_What this task involves_. Report how many lines in the records below contain the word "California". Give only the number.

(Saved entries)
________________________

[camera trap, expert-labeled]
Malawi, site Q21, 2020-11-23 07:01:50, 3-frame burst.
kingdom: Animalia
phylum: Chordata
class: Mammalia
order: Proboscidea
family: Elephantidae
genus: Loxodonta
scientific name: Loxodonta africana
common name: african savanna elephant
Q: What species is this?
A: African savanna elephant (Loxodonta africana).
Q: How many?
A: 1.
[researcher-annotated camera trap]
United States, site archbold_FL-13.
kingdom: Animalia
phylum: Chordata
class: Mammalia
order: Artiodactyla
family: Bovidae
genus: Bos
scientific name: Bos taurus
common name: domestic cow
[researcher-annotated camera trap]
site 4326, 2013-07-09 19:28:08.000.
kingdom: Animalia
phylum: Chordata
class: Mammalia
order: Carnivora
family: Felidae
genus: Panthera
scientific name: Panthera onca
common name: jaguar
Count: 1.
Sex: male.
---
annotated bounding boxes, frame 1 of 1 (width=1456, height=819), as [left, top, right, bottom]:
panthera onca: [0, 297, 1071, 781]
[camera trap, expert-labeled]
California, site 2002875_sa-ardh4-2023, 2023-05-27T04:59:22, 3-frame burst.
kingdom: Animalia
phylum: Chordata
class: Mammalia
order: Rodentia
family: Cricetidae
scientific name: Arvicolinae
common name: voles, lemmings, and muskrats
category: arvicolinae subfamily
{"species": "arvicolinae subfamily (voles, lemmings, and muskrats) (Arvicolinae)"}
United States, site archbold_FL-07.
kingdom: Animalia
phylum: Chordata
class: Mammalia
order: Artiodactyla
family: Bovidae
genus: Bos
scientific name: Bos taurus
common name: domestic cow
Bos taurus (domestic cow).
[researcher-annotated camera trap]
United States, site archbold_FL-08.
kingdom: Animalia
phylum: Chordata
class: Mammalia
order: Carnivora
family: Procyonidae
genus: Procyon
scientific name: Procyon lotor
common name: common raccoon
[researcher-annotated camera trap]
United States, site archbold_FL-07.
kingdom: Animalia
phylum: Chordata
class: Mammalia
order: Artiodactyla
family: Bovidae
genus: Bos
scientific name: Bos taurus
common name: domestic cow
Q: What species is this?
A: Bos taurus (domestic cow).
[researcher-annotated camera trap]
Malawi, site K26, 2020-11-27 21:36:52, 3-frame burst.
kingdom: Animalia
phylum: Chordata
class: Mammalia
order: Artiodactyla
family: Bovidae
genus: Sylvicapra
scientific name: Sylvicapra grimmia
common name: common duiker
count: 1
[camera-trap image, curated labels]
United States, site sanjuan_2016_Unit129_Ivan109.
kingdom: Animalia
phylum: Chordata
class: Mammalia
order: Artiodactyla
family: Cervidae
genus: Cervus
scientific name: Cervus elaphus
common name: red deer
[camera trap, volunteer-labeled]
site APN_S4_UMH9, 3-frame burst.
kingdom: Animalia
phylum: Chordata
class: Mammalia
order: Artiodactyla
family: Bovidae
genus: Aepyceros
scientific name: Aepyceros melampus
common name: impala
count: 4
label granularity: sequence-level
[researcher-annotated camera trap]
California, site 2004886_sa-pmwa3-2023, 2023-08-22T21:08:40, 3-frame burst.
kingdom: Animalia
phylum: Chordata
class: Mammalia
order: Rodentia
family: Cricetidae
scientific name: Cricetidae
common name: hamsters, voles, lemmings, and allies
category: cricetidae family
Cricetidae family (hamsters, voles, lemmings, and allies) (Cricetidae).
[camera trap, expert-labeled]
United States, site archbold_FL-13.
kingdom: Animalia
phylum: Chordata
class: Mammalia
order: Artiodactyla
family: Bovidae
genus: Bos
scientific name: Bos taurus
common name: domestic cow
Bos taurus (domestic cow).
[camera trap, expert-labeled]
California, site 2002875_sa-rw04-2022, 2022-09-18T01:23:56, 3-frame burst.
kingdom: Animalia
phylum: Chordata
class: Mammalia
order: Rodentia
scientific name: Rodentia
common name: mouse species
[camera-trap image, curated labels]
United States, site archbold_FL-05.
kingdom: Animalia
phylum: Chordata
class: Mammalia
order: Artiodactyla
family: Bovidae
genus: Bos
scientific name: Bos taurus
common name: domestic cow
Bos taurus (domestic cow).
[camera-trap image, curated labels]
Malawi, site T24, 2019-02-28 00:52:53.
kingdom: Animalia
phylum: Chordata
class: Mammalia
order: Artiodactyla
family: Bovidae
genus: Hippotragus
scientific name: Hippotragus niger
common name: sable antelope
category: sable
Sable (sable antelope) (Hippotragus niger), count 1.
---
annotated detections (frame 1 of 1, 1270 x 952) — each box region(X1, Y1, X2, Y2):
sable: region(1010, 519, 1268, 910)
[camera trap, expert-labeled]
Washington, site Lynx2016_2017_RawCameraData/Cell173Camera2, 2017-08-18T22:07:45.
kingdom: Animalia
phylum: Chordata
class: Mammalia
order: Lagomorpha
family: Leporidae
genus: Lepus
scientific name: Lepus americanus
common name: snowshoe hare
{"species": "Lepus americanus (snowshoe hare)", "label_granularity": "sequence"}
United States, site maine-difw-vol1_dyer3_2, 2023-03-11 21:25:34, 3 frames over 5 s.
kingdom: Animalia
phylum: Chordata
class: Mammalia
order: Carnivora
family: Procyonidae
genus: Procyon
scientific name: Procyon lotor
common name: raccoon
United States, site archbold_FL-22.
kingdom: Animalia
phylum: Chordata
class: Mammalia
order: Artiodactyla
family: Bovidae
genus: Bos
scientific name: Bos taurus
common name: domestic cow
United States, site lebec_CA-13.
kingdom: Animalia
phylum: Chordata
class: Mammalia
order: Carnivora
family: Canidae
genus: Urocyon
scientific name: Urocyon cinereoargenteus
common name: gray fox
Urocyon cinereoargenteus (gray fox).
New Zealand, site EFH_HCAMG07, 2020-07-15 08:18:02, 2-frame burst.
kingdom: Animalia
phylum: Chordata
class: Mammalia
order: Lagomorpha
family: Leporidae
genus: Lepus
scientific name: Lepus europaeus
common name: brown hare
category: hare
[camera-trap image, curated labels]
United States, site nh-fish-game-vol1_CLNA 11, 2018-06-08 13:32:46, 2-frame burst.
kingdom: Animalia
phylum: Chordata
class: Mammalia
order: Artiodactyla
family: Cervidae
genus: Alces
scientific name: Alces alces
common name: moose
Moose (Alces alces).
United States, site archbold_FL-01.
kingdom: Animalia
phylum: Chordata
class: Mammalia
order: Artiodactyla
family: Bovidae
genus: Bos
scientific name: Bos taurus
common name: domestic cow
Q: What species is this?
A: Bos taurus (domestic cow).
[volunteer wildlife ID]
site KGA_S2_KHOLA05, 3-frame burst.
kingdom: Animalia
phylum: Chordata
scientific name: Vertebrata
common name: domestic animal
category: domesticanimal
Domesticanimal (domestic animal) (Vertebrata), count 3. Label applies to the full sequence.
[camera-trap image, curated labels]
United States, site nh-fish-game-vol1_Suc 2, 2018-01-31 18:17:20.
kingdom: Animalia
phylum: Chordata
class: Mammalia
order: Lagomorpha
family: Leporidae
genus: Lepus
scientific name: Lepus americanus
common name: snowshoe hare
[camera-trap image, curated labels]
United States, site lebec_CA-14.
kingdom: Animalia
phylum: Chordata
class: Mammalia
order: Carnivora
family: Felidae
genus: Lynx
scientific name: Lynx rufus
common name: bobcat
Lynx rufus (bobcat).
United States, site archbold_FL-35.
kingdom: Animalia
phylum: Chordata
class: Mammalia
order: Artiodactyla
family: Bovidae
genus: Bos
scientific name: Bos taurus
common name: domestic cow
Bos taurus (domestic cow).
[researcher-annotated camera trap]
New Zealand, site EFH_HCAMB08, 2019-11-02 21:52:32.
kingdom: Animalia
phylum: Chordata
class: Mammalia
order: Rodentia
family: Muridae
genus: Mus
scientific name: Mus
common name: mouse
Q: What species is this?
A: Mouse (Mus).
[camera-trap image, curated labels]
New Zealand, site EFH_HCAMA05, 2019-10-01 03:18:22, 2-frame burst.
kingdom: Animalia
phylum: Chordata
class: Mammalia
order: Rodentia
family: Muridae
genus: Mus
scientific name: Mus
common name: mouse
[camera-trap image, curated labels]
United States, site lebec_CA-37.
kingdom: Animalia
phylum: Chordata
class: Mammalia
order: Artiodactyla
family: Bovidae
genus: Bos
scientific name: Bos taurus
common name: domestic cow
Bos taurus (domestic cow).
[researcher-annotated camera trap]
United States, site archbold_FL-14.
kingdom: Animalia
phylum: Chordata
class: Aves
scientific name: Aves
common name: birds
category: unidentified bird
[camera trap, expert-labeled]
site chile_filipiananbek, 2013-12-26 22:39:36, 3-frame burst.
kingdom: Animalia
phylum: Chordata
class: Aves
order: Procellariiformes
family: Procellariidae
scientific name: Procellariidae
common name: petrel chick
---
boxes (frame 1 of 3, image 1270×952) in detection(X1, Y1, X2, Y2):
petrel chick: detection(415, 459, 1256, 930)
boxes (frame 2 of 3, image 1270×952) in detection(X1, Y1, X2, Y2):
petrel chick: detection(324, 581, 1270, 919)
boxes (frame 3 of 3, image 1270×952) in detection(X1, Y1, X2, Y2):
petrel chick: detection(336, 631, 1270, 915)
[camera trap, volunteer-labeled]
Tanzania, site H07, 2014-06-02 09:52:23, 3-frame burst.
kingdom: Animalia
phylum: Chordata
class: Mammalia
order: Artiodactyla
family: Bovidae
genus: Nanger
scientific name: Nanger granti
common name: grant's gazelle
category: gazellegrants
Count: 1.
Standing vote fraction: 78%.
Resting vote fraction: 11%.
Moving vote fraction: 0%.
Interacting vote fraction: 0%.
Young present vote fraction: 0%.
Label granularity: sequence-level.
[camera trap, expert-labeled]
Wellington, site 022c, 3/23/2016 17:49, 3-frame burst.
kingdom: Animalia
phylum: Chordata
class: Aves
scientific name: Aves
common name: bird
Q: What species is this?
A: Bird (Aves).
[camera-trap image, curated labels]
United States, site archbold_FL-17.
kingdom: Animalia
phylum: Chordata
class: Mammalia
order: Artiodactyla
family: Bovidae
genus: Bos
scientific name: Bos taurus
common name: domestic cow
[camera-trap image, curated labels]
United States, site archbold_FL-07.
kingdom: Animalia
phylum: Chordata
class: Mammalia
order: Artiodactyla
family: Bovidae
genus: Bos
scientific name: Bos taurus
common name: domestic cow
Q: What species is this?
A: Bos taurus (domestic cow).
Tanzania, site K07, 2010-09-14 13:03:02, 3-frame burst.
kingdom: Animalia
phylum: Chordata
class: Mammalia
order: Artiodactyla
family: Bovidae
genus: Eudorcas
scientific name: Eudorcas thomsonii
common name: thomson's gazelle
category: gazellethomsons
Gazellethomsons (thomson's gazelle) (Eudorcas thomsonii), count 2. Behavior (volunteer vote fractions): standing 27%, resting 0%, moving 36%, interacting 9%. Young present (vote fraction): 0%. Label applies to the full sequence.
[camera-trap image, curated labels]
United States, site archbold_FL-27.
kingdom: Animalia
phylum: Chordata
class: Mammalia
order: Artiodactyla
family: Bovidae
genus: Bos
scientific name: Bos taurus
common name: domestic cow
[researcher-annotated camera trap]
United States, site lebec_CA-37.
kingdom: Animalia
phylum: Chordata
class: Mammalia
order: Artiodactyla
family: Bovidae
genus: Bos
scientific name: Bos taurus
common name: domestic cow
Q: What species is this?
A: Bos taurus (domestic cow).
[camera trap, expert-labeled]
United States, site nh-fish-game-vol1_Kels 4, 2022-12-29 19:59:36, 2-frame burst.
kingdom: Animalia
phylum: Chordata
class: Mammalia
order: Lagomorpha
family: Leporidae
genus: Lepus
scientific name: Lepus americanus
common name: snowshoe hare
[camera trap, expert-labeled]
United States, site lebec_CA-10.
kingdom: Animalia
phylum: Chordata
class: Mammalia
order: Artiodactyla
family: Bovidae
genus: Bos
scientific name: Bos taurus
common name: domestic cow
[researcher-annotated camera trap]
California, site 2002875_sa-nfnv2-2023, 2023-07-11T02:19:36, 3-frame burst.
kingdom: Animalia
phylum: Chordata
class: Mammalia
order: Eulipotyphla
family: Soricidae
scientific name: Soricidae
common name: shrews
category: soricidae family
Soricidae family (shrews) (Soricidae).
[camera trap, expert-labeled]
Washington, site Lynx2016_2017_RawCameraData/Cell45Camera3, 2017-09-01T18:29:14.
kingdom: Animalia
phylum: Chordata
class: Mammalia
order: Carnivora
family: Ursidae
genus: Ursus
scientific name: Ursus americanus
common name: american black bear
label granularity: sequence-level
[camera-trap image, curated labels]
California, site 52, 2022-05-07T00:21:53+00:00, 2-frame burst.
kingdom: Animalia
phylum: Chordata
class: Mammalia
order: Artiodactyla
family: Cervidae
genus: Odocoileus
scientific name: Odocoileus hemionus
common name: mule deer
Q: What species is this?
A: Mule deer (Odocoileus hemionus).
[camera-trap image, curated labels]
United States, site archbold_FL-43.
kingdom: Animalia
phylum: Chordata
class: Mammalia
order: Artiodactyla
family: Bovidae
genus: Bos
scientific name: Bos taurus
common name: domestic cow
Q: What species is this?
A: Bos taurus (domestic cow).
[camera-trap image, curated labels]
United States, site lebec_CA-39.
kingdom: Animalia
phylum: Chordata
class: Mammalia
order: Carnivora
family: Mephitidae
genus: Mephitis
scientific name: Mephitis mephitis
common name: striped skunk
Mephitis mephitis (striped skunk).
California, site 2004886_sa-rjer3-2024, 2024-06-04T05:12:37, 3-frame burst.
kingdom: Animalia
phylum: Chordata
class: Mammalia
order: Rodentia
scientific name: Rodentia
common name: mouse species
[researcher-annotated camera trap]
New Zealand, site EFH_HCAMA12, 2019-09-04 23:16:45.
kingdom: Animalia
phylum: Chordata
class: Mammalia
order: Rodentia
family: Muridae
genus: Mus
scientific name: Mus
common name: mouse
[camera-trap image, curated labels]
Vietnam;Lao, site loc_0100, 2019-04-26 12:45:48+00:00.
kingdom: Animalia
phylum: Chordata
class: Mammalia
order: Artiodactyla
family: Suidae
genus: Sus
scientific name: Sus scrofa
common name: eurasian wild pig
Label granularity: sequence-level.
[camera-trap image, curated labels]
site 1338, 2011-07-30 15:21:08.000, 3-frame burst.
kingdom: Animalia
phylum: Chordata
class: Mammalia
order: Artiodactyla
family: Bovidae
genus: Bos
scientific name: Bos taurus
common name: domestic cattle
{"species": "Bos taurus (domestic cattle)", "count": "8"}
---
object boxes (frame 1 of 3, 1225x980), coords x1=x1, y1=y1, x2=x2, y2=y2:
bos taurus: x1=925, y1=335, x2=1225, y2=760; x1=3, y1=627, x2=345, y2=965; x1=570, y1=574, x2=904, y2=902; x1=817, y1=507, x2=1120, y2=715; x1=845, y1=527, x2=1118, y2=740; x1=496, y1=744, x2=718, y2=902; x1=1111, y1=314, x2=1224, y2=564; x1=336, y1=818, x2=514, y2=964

________________________

_Response to this task_. 6